A Sneak Peak at the Next-Gen Exascale Operating System

There are several scattered pieces in the exascale software stack being developed and clicked together worldwide. Central to that jigsaw effort is the eventual operating system to power such machines.

This week the Department of Energy snapped in a $9.75 million investment to help round out the picture of what such as OS will look like. The grant went to Argonne National Lab for a multi-institutional project (including Pacific Northwest and Lawrence Livermore labs, as well as other universities) aimed at developing a prototype exascale operating system and associated runtime software.

To better understand“Argo”, the exascale OS effort, we spoke with Pete Beckman, Director of the Exascale Technology and Computing Institute and chief architect of the Argo project. Beckman says that as we look forward to the features of these ultra-scale machines, power management, massive concurrency and heterogeneity, as well as overall resiliency, can all be addressed at the OS level.

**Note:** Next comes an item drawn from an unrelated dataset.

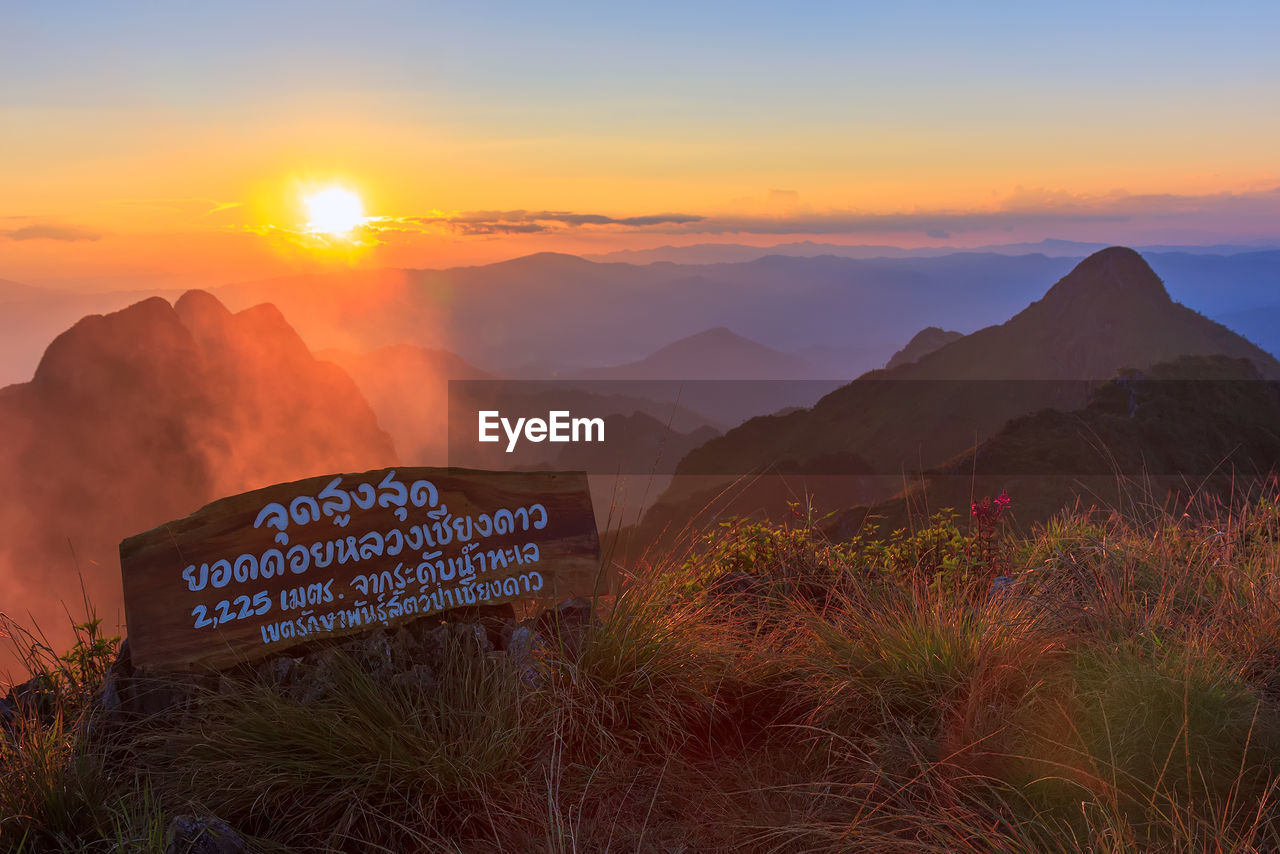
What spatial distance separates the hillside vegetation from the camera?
394 centimetres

These are not unfamiliar concerns, but attacking them at the operating system lends certain benefits, argues Beckman. For instance, fine-tuning power control and management at the core operational and workload level becomes possible with a pared-down, purpose-built and HPC-optimized OS.

Outside of power, the team describes the “allowance for massive concurrency, [met by] a hierarchical framework for power and fault management, as well as a “beacon” mechanism that allows resource managers and optimizers to communicate and control the platform.

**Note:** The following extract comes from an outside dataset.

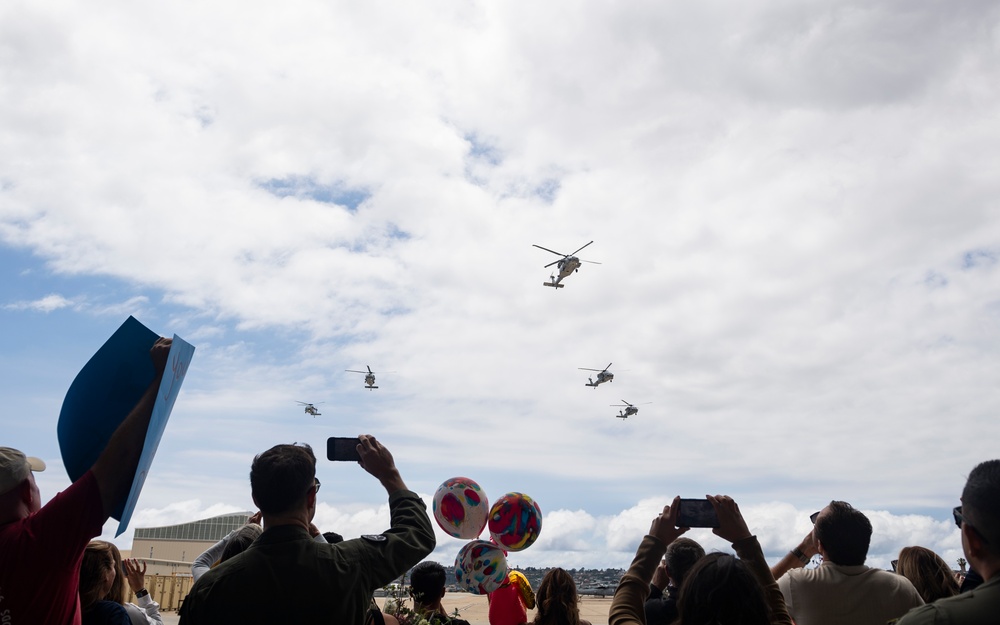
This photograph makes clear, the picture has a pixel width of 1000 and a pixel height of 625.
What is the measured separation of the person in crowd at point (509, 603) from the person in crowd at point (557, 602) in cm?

Beckman and team describe this hierarchy as an “enclave”–in this model the OS is more hierarchical in nature than we traditionally think of it as. In other words, it’s easy to think of a node-level OS–with Argo, there is a global OS that runs across the machine. This, combined with the platform-neutral design of Argo, will make it flexible enough to change with architectures and manageable at both a system and workload level–all packaged in familiar Linux wrappings.

As shown above, these “enclaves,” are defined as a set of resources dedicated to a particular service, and capable of introspection and autonomic response. As Argonne describes, “They can shape-shift the system configuration of nodes and the allocation of power to different nodes or to migrate data or computations from one node to another.” On the reliability front, the enclaves that tackle failure can do so “by means of global restart and other enclaves supporting finer-level recovery.”

The recognizable Linux core of Argo will have been enhanced and modified to meet the needs of more dynamic, next-gen applications. While development on those prototype applications are ongoing, Beckman and the distributed team plan to test Argo’s ability to dive into a host of common HPC applications. Again, all of this will be Linux-flavored, but with an HPC shell that narrows the focus on the problems at hand.

As a side note, leveraging the positive elements of Linux and building into it a robustness and eye on taking on critical power management, concurrency and resiliency features seems like a good idea. If the trend holds, Linux itself will continue to enjoy the lion’s share (by far–96% according to reporting from yesterday) of the OS market on the Top500.

It’s more about refining the role of Linux versus rebuilding it, Beckman explains. While Linux currently is tasked with managing a multi-user, multi-program balancing act with its resources, doling them out fairly, the Argo approach would hone in on the parts of code that need to blaze–wicking away some of the resource balancing functions. “We can rewrite some of those pieces and design runtime systems that are specifically adapted to run those bits of code fast and not try to deal with the balancing of many users ad many programs.”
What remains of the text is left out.